**Extrait du document:**
------

Le Pavillon populaire présente pour la première fois l’ensemble des tirages des trois tomes de l’emblématique photographe américain. Près de 130 images composent cette oeuvre incontournable qui flirte avec le cinéma et la littérature.

Né en 1939 à Los Angeles, Ralph Gibson fut l’assistant de Dorothea Lange, puis de Robert Frank. Désirant s’éloigner de la photographie documentaire pour donner libre cour à son expression artistique, il part  à New York en 1966.  Pensionnaire du mythique Chelsea hôtel, évoqué par Jean-Claude Carrière comme « une grotte féérique », il côtoie des artistes venus de tous les mondes. Gibson vit de façon précaire, se consacrant entièrement à la prise de vue, il ne peut rester insensible à l’élan créatif de son environnement. Et notamment à celui de  la Nouvelle Vague, (Godard, Resnais) et du nouveau roman, (Butor, Robbe Grillet). Son projet de livre photographique d’un nouveau genre ne rencontre pas l’agrément des maisons d’édition traditionnelles, ce qui pousse le jeune photographe à fonder son propre label Lustrum Press qui publie en trois volumes, The Somnambilist (1970), Déjà-Vu (1973) et Days at Sea (1974) ses travaux regroupés sous le nom The Trilogy.

------

**Série d'exercices:**
(a) Répondez à ces questions d'après l'extrait sur Ralph Gibson :
(i) Combien d'images environ composent l'œuvre présentée au Pavillon populaire ?
(ii) En quelle année et dans quelle ville Ralph Gibson est-il né ?
(iii) Quel label Ralph Gibson a-t-il fondé pour publier ses travaux ?
(b) Reprenez à l'identique, dans l'extrait sur Ralph Gibson, le passage allant de « Le Pavillon populaire » jusqu'à « et la littérature. ».
Les lignes constituent un matériau distinct de l'extrait sur Ralph Gibson.

**Lignes fournies:**

------

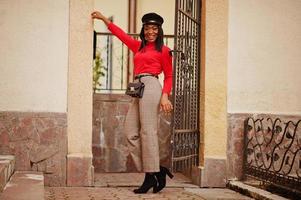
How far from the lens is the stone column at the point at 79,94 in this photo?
6.47 meters

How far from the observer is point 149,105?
602 centimetres

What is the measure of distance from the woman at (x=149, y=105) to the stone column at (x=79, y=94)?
698 mm

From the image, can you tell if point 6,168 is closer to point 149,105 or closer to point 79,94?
point 79,94

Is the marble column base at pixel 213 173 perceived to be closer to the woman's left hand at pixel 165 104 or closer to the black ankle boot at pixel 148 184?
the black ankle boot at pixel 148 184

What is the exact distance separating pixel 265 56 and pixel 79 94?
2555 millimetres

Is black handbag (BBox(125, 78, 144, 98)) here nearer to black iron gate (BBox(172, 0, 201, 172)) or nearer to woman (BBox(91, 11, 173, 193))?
woman (BBox(91, 11, 173, 193))

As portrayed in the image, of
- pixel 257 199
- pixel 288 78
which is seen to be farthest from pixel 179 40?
pixel 257 199

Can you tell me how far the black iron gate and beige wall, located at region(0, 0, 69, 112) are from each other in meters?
1.42

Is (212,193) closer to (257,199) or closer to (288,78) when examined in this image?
(257,199)

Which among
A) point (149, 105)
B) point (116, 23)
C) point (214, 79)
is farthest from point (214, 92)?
point (116, 23)

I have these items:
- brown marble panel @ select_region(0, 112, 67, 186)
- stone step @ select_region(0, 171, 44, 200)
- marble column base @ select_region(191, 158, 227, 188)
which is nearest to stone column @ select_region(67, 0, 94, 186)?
brown marble panel @ select_region(0, 112, 67, 186)

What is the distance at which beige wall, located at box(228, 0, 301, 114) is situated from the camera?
273 inches

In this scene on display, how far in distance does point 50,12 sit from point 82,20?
1.35ft

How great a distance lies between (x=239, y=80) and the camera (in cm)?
693
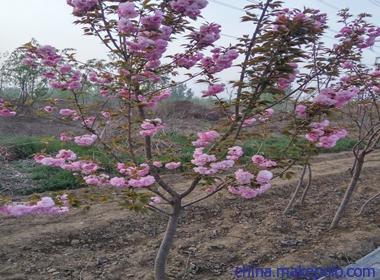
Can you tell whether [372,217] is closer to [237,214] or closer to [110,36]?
[237,214]

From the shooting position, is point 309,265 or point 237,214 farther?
point 237,214

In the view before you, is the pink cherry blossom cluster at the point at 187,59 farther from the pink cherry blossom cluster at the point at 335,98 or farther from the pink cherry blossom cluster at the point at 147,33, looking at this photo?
the pink cherry blossom cluster at the point at 335,98

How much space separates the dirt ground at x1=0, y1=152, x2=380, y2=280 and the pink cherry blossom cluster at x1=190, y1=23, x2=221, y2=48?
145 centimetres

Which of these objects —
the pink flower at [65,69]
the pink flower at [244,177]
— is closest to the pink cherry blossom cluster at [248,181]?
the pink flower at [244,177]

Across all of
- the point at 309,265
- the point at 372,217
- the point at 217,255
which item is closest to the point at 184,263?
the point at 217,255

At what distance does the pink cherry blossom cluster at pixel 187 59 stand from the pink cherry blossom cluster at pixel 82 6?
618 mm

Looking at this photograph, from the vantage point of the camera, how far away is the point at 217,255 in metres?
3.49

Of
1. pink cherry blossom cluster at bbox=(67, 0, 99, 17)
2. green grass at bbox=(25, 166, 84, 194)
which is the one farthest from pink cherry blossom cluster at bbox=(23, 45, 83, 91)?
green grass at bbox=(25, 166, 84, 194)

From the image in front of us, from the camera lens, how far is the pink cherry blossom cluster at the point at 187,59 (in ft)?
8.78

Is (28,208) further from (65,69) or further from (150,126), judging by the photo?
(65,69)

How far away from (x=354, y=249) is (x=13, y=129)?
31.2ft

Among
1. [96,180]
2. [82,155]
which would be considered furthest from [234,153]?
[82,155]

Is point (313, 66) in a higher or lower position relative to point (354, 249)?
higher

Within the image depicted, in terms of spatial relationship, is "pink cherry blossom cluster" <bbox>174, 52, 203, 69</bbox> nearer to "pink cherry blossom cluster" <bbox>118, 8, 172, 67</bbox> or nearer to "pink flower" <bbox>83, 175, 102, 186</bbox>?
"pink cherry blossom cluster" <bbox>118, 8, 172, 67</bbox>
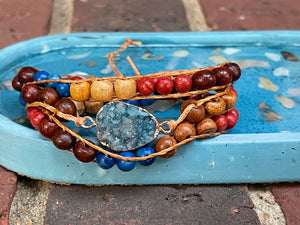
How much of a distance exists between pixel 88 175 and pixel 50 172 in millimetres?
57

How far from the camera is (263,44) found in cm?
88

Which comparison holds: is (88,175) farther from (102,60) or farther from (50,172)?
(102,60)

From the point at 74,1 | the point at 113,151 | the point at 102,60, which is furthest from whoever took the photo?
the point at 74,1

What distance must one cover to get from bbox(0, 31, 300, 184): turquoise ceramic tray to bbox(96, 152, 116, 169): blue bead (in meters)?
0.04

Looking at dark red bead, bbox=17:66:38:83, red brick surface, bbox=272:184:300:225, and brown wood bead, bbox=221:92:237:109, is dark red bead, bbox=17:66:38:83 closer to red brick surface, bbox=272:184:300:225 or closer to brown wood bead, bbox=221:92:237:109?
brown wood bead, bbox=221:92:237:109

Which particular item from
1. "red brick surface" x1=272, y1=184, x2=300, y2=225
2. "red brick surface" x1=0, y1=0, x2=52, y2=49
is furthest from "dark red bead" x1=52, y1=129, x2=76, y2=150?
"red brick surface" x1=0, y1=0, x2=52, y2=49

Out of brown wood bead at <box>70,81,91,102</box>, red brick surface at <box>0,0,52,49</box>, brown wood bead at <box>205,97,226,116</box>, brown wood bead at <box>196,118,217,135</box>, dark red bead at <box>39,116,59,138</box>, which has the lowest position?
red brick surface at <box>0,0,52,49</box>

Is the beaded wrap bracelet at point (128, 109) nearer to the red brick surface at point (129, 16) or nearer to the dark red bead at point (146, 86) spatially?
the dark red bead at point (146, 86)

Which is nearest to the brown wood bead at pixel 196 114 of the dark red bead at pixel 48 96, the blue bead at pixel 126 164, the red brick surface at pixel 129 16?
the blue bead at pixel 126 164

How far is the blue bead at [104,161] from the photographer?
562 millimetres

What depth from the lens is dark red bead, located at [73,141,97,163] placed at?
56 cm

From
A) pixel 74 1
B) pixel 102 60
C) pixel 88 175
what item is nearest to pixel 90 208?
pixel 88 175

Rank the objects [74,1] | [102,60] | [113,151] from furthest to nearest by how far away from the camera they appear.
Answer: [74,1]
[102,60]
[113,151]

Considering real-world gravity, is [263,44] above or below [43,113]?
below
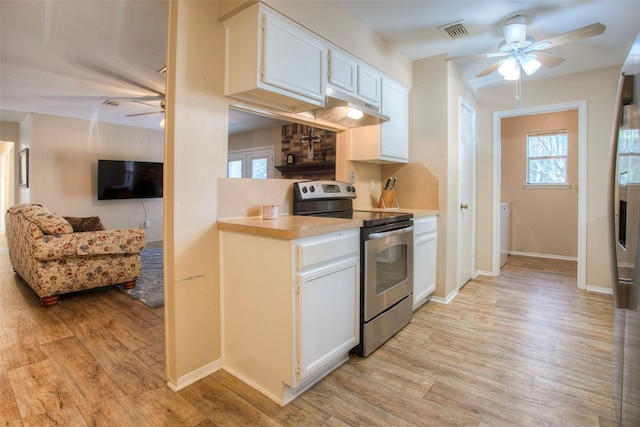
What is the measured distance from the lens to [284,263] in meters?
1.60

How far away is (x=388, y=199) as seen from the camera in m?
3.26

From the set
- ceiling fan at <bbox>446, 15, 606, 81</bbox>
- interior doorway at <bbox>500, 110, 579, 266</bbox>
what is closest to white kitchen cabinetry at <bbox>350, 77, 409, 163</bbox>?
ceiling fan at <bbox>446, 15, 606, 81</bbox>

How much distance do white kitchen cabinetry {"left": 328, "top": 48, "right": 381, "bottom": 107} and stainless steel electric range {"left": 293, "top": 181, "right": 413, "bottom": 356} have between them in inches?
28.7

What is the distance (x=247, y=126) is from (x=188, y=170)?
0.59 m

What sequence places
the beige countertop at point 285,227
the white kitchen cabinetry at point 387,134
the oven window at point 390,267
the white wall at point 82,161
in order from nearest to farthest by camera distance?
the beige countertop at point 285,227, the oven window at point 390,267, the white kitchen cabinetry at point 387,134, the white wall at point 82,161

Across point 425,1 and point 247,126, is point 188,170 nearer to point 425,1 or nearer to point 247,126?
point 247,126

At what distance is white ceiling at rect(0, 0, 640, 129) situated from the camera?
2.36 metres

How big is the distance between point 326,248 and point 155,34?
2.41m

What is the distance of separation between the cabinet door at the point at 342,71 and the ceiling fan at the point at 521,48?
0.89m

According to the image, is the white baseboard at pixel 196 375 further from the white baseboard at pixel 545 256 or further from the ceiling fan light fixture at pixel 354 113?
the white baseboard at pixel 545 256

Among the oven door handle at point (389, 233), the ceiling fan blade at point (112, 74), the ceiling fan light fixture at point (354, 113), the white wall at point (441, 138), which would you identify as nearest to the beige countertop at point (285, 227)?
the oven door handle at point (389, 233)

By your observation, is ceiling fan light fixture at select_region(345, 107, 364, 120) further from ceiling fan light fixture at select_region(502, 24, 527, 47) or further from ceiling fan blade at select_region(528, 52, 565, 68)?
ceiling fan blade at select_region(528, 52, 565, 68)

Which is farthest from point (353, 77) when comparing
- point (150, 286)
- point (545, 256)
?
point (545, 256)

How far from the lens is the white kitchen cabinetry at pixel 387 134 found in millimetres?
2900
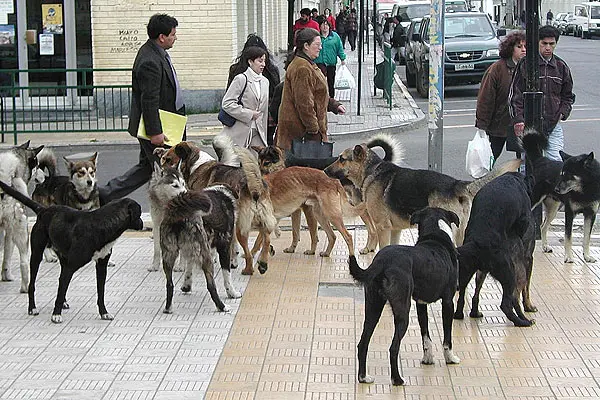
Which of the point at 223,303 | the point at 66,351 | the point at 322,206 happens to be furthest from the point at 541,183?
the point at 66,351

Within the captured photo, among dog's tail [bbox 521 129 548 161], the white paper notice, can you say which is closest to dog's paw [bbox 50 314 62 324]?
dog's tail [bbox 521 129 548 161]

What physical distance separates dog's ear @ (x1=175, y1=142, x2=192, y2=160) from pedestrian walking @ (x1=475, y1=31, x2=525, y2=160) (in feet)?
10.9

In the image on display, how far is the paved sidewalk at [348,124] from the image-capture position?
59.9 ft

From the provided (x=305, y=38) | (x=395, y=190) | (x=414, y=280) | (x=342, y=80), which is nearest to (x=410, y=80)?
(x=342, y=80)

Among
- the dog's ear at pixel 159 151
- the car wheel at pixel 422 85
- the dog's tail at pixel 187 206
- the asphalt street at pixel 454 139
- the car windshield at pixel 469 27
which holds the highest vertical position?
the car windshield at pixel 469 27

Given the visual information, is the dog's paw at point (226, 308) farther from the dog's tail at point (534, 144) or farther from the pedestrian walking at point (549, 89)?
the pedestrian walking at point (549, 89)

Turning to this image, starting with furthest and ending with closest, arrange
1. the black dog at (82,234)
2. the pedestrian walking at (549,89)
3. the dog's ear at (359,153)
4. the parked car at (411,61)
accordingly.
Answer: the parked car at (411,61)
the pedestrian walking at (549,89)
the dog's ear at (359,153)
the black dog at (82,234)

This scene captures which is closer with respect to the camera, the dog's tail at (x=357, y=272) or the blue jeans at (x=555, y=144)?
the dog's tail at (x=357, y=272)

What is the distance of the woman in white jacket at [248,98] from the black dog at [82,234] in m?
3.22

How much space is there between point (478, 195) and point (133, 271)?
3462 mm

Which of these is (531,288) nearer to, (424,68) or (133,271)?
(133,271)

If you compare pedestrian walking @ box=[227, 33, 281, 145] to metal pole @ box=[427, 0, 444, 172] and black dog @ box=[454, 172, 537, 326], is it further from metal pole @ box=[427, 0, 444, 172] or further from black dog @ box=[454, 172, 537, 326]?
black dog @ box=[454, 172, 537, 326]

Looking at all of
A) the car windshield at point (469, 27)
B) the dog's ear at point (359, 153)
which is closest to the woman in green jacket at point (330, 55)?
the car windshield at point (469, 27)

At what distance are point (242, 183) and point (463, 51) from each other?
18.4 meters
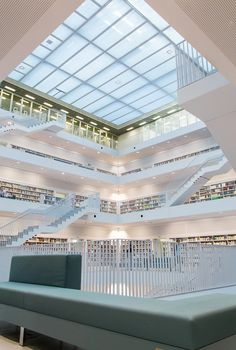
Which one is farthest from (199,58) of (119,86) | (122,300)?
(119,86)

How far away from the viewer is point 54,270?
3.48 metres

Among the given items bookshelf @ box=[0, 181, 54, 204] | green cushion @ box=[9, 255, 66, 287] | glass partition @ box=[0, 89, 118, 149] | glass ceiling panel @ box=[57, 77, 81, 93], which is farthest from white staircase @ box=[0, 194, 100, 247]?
green cushion @ box=[9, 255, 66, 287]

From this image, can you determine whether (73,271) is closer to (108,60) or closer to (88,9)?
(88,9)

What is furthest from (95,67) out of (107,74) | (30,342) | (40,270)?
(30,342)

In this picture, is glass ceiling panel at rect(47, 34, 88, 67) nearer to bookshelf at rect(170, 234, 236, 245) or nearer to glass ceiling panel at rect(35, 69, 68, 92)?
glass ceiling panel at rect(35, 69, 68, 92)

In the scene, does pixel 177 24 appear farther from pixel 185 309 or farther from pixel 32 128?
pixel 32 128

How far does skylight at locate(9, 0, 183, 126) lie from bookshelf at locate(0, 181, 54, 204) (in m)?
5.40

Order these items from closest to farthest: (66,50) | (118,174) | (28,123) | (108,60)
Result: (66,50), (108,60), (28,123), (118,174)

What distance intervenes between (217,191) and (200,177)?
2.96m

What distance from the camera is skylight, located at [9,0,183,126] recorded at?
1171 centimetres

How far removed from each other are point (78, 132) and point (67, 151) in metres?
1.40

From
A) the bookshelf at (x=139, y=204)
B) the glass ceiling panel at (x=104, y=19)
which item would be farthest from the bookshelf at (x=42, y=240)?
the glass ceiling panel at (x=104, y=19)

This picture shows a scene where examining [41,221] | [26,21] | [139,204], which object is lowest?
[41,221]

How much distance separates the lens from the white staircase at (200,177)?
1305cm
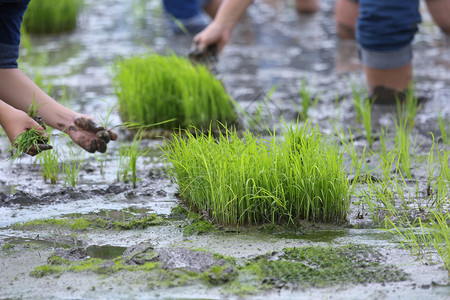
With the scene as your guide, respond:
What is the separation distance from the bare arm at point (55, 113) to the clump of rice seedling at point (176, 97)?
3.08ft

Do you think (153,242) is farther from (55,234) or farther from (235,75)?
(235,75)

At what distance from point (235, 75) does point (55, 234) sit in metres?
2.74

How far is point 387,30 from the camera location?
3.73 metres

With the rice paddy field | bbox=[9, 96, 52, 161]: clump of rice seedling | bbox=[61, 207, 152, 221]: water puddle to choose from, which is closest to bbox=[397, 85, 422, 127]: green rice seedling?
the rice paddy field

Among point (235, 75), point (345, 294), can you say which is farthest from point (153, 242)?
point (235, 75)

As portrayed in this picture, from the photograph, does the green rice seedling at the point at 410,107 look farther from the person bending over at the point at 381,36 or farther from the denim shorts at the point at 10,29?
the denim shorts at the point at 10,29

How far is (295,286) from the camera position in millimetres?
1923

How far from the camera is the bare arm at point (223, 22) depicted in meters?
3.88

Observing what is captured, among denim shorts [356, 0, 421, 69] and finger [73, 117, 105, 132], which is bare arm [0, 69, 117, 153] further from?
denim shorts [356, 0, 421, 69]

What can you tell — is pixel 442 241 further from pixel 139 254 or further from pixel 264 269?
pixel 139 254

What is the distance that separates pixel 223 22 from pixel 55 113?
59.8 inches

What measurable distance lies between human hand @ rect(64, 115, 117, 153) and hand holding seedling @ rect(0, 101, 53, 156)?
0.67 feet

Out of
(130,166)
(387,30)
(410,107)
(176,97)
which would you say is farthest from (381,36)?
(130,166)

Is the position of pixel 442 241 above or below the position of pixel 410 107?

------

**Réponses de l'exercice:**
(a)
(i) Près de 130 images.
(ii) En 1939, à Los Angeles.
(iii) Lustrum Press.

(b)
Le Pavillon populaire présente pour la première fois l’ensemble des tirages des trois tomes de l’emblématique photographe américain. Près de 130 images composent cette oeuvre incontournable qui flirte avec le cinéma et la littérature.